Working Principle of a Thermal Mass Flow Meter

The basic working principle of a thermal mass flow meter involves the measurement of the cooling effect of a flowing fluid on a heated sensor element.  The sensor element consists of two temperature sensors: a heated sensor and a reference sensor.  The heated sensor is maintained at a constant temperature higher than the fluid temperature, while the reference sensor is kept at the fluid temperature.  As the fluid flows through the flowmeter, it conducts heat away from the heated sensor, resulting in a temperature difference between the two sensors.

The magnitude of this temperature difference is directly proportional to the mass flow rate of the fluid.  The thermal mass flow meter measures this temperature difference and calculates the mass flow rate using a heat transfer equation.  By measuring the thermal conductivity and specific heat capacity of the fluid, the flowmeter provides an accurate measurement of the mass flow rate.

Different Types of a Thermal Mass Flow Meter

There are different types of thermal mass flowmeters available in the market. One common design is the insertion-type flowmeter, where the sensor element is inserted into the flow stream through a probe.  This type of flowmeter is suitable for large pipe sizes and high flow rates.

Another design is the inline-type flowmeter, where the sensor element is directly installed in the flow line.  This type of flowmeter is compact, easy to install, and suitable for a wide range of pipe sizes.  It is commonly used for measuring gases and compressed air.
Thermal mass flowmeters offer several advantages over other flow measurement technologies.  Firstly, they have no moving parts, which means they are less prone to mechanical wear, reducing maintenance requirements.  Secondly, they have a wide turndown ratio, allowing accurate measurements over a broad range of flow rates.


Additionally, they have a fast response time, enabling real-time measurement and control.
Thermal mass flowmeters also have some limitations that need to be considered.  They are generally not suitable for measuring fluids with high viscosity or low thermal conductivity, as they may affect the accuracy of the measurement.  Furthermore, they are sensitive to changes in fluid composition, so it is important to ensure that the fluid characteristics are within the flowmeter’s specified range.

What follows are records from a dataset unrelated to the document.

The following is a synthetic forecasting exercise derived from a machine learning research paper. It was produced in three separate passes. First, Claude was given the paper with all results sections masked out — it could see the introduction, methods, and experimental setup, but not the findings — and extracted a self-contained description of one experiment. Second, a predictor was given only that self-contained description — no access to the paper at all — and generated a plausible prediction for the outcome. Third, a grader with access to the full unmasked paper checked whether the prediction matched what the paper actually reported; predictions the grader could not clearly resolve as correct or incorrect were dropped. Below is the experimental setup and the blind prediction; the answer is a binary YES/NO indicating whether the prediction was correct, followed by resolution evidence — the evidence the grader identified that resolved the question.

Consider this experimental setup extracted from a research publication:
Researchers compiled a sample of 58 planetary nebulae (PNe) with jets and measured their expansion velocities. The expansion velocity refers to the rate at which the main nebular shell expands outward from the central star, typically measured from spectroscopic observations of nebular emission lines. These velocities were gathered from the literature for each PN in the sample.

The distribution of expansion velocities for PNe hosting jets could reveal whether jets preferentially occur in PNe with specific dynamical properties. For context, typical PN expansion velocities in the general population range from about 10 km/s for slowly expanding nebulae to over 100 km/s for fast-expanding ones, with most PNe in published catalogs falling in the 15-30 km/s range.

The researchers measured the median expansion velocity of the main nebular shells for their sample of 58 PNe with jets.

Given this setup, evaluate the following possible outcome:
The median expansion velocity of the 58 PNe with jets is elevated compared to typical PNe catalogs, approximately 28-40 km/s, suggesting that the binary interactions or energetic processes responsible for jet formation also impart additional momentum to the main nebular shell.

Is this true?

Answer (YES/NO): NO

In conclusion, a thermal mass flowmeter is a versatile instrument used to measure the flow rate of fluids in various industries.  Its principle of operation based on thermal conduction provides accurate and reliable measurements.  With no moving parts, a wide turndown ratio, and fast response time, thermal mass flowmeters are an ideal choice for applications requiring precise and real-time flow measurements.

Features and Benefits of a Thermal Mass Flow Meter

Wide Range of Applications:  The Thermal mass flow meter can be deployed in a wide range of applications, including general process control, gas consumption monitoring, air and gas flow monitoring in HVAC systems, and environmental monitoring.

High Accuracy and Repeatability for a Thermal Mass Flow Meter:  Thermal mass flow meters are known for their high level of accuracy and repeatability in measuring flow rates.  Moreover, this accuracy is maintained across a wide range of flow rates, making them reliable for both low and high flow conditions.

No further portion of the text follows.